◆ **EXERCISE DETAILS**
Extract every line between the one with "Present in this" and the end of the entries, both included, word for word and free of pictures.

☆ ☆ ☆

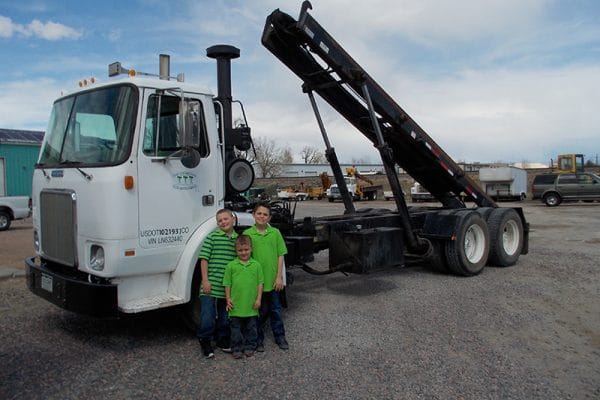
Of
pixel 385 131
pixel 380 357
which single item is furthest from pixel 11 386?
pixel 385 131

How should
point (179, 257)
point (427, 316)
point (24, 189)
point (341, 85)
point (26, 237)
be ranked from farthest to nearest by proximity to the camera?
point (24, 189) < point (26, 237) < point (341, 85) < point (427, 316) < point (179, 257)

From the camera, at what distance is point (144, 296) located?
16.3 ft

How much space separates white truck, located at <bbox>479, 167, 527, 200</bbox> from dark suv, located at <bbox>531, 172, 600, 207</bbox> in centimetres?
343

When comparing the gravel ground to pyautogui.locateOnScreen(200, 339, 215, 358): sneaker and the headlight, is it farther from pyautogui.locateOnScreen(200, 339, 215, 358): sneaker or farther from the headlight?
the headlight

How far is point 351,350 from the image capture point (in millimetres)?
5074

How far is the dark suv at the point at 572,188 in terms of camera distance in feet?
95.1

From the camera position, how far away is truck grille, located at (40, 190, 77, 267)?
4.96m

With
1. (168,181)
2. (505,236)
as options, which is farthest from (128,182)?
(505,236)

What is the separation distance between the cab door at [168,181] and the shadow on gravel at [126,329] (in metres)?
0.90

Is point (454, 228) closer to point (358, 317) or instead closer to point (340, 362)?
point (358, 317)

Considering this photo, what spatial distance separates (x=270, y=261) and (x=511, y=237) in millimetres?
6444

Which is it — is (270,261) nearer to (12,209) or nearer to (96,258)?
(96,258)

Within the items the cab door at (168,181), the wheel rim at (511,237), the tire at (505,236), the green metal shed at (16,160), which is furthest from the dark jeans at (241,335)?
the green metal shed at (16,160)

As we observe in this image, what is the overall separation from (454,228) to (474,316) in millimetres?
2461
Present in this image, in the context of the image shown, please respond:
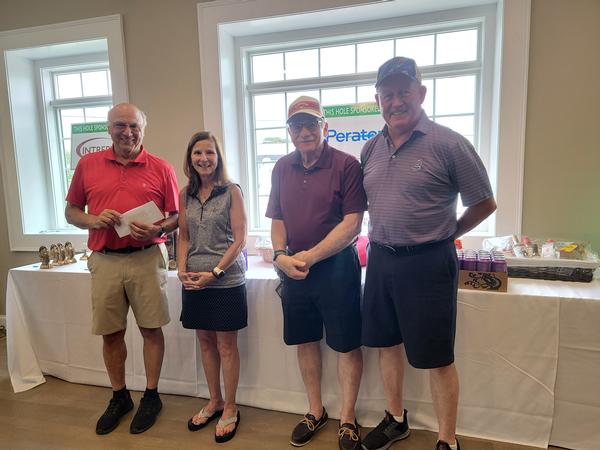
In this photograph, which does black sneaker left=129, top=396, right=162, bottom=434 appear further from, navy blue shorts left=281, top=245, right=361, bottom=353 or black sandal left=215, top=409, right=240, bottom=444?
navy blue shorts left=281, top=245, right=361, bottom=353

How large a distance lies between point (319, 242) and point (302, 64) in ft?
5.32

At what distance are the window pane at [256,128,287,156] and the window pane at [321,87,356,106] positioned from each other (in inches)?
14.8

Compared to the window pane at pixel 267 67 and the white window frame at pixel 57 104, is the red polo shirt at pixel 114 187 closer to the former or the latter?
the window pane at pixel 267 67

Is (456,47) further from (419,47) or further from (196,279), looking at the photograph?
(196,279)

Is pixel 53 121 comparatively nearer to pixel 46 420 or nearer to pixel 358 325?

☆ ☆ ☆

◆ **EXERCISE ANSWER**
Present in this image, in the context of the image shown, please respond:
In this photograph, which does black sneaker left=129, top=396, right=162, bottom=434 appear further from, navy blue shorts left=281, top=245, right=361, bottom=353 or black sandal left=215, top=409, right=240, bottom=444?
navy blue shorts left=281, top=245, right=361, bottom=353

How large a distance lies between point (319, 242) and point (302, 64) in ft?
5.32

At what distance are the window pane at [256,128,287,156] and the window pane at [321,87,356,106] positioned from each other (in inches)?
14.8

Compared to the window pane at pixel 267 67 and the white window frame at pixel 57 104, is the red polo shirt at pixel 114 187 closer to the former or the latter?
the window pane at pixel 267 67

Is (456,47) further from (419,47) or further from (196,279), looking at the photograph?
(196,279)

Is pixel 53 121 comparatively nearer to pixel 46 420 or nearer to pixel 358 325?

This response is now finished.